Server Logging This is probably the most common used method. You can set up a link on the site and get the server to visit/host it. Sometimes when you post an image on a site (a forum for example) the server will visit the link to preview it or host it on the forum on its own. We can use this to our advantage, getting the server to visit an IP logger will give us its IP address.
A good example for this would be image IP logging. You can create an image IP logger and embed the image onto the site. If it wants to host the image on its own server, itll have to visit the link to do so. Upon going to your link to retrieve the image, the servers backend should be logged.

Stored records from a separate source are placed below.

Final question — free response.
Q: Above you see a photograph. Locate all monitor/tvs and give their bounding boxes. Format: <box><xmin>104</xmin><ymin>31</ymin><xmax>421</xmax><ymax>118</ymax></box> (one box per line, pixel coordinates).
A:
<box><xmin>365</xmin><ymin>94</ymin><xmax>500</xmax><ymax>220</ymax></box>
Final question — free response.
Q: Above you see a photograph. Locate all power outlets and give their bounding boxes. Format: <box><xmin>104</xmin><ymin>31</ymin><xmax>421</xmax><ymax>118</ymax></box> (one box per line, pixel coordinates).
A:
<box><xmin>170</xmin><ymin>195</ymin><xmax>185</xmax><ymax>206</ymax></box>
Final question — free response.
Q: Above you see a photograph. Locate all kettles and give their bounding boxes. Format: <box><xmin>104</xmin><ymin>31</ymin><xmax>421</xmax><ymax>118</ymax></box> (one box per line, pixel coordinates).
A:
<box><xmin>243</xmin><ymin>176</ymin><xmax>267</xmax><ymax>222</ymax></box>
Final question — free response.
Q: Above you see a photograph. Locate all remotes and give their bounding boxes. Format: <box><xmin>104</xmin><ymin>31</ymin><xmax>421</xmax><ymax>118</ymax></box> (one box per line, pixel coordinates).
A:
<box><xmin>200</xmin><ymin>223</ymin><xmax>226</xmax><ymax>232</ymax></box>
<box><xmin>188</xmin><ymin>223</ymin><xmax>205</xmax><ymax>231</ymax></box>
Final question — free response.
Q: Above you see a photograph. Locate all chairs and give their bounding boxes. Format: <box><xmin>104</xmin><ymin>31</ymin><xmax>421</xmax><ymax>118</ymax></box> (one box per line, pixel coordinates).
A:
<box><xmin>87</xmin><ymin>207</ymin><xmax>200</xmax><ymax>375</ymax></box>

Email Resolving You can use an email hosted with the site to find the backend servers IP by looking at it's headers. Youll just have to trigger the site to send an automated email to you.
A good way to do this would just be to simply make an account on the site. Most sites send you some sort of welcome/activation email upon registration. Doing a password reset also works.
Hosting History If the site has been hosted on it's actual IP for a while prior to using a firewall, it's possible that bots have accessed it before and cached the information. Look up the site's hosting history and you might be able to find something.
Subdomain Resolving The site could have subdomains whose records are under the real server's IP and not protected by the firewall. Try resolving the subdomains instead.
E.g. connecting to example.com will have an IP address belonging to Cloudflare, but mail.example.com is not protected by Cloudflare. Use that to your advantage.